The contract facilitates transfer of capability between Rolls-Royce’s Ansty, Coventry facility and RWG’s overhaul base in Aberdeen, Scotland. Personnel from both companies are likely to be actively engaged in this process. The completion date is expected to be December 2015.
The core element
What forms the core element of this transition is the careful management of gas turbine operational costs through application of RWG’s advanced technology component repair processes. By utilizing this specialist service it is likely that a high percentage of unserviceable material will be recovered, extending the operational life of gas turbine components.
Mark Forsyth, RWG’s Industrial & Marine Business Director said the latest award increases the program for RWG’s newly formed ‘Marine Division’ opening up an exciting new market for the company’s business, with potential for additional programs in the near future.
The Marine Spey first entered service in 1985, providing essential boost propulsion for UK MoD Royal Navy Frigates. This propulsion system was later adopted by other world navies including The Netherlands, Belgium and Japan. Rolls-Royce Marine’s support agreement encompasses a fleet of 18 naval vessels, 36 operational gas turbines and strategic spares.

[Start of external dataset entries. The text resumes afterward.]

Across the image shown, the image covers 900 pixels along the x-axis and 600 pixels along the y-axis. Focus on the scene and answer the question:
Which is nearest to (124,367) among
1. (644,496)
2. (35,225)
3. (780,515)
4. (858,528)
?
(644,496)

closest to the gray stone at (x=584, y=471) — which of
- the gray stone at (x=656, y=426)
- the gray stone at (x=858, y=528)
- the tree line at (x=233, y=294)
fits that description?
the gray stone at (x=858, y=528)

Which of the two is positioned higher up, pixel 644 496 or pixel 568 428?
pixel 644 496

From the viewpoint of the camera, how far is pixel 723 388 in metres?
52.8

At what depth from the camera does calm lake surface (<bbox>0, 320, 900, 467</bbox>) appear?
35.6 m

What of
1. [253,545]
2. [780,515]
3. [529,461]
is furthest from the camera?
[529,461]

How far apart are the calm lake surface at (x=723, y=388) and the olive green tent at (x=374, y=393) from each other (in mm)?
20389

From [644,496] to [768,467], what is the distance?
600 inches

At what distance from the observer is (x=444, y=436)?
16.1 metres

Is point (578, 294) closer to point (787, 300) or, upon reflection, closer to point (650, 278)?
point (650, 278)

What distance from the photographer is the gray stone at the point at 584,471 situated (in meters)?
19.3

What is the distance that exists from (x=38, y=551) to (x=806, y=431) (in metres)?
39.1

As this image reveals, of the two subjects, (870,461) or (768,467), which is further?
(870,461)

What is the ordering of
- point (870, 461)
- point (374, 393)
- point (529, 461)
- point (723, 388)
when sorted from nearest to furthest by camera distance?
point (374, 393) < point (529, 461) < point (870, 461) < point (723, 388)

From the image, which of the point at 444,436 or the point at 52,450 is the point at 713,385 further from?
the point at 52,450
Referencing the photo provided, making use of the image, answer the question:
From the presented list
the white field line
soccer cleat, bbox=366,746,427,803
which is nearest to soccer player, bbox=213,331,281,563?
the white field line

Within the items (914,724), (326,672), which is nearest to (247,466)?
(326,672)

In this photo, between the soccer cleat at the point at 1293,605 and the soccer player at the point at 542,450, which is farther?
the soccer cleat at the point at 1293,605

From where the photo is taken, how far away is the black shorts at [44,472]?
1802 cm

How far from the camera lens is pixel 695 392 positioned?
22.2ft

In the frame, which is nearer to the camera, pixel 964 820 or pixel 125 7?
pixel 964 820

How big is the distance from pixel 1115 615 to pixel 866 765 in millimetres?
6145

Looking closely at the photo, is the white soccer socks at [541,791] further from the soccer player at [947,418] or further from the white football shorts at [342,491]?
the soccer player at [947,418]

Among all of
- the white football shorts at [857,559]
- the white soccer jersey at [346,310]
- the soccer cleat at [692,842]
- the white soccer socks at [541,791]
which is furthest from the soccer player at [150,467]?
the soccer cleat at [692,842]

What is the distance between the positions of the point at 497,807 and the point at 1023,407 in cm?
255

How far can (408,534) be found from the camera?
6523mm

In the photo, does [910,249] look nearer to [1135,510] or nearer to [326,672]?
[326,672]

Russ Haworth, Senior Vice President - Naval Gas Turbine Supply Chain, Rolls-Royce, said the Marine Spey is an important program for Rolls-Royce, and a critical propulsion unit for naval defense customers. “The transition of repair and overhaul capability has been carefully planned to ensure continuity of service and I’m delighted with the cooperation and commitment shown by RWG during this phase of the program.